How to eat healthy cholesterol
High cholesterol can affect anyone, regardless of gender, ethnicity or age, although family history is a big factor. For most people, it’s lifestyle factors, such as smoking or high alcohol intake, poor eating habits and lack of exercise that can cause the problem. However, there are easy changes we can make to our diets that will help keep our cholesterol levels healthy.
Fill up on fish: Oil-rich fish is a great source of omega-3 fats, which help maintain normal triglyceride levels. Salmon, mackerel and pilchards are rich in omega-3s. Tinned fish, such as tuna and sardines, is as beneficial as fresh. Just watch the salt levels.
Cut down on saturates: Dairy products and red meat can contain a lot of saturated fat, which is linked to increased LDL cholesterol. The same is true of foods such as cakes and biscuits. Choose lean meat, switch to low-fat dairy and cut right down on cakes, biscuits, puddings, pastries, chips and crisps.

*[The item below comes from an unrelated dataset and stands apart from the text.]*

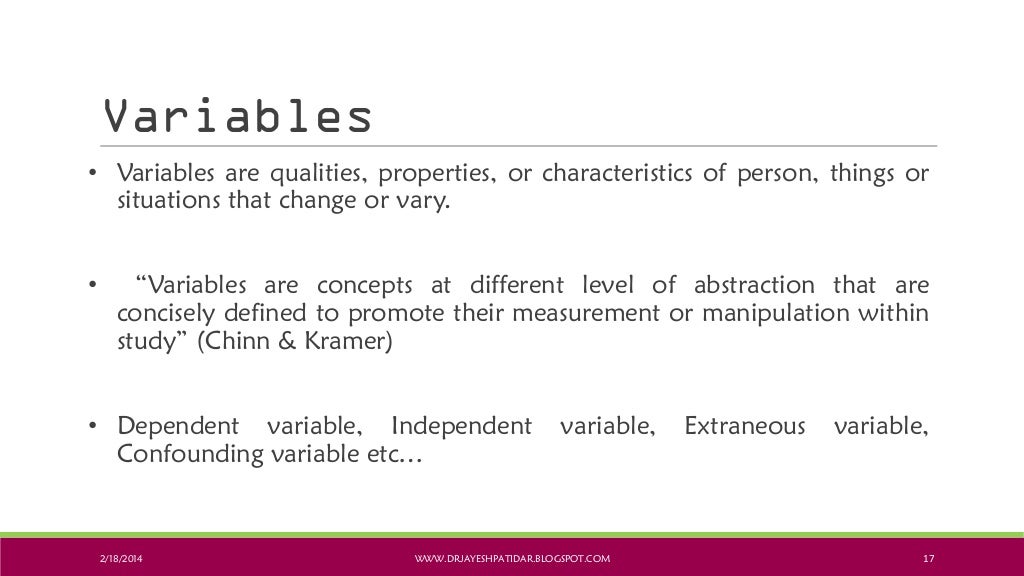 Variables

• Variables are qualities, properties, or characteristics of person, things or situations that change or vary.

• “Variables are concepts at different level of abstraction that are concisely defined to promote their measurement or manipulation within study” (Chinn & Kramer)

• Dependent variable, Independent variable, Extraneous variable, Confounding variable etc…

2/18/2014 WWW.DRJAYESHPATIDAR.BLOGSPOT.COM 17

Take your pulses: Beans, chickpeas and lentils are rich in soluble fibre, which helps reduce the amount of cholesterol absorbed into the blood. A recent study revealed eating 130g pulses a day can cut LDL cholesterol by 5%.
Watch the booze: Alcohol causes weight gain, which is linked to high cholesterol and raised triglyceride levels. While headlines say red wine may be good for you, scientists agree having too much is bad for health.
Have a brew: Tea contains compounds called catechins, which research suggests may lower cholesterol absorption. All varieties of tea, especially green tea, contains high levels of catechins as well as antioxidants.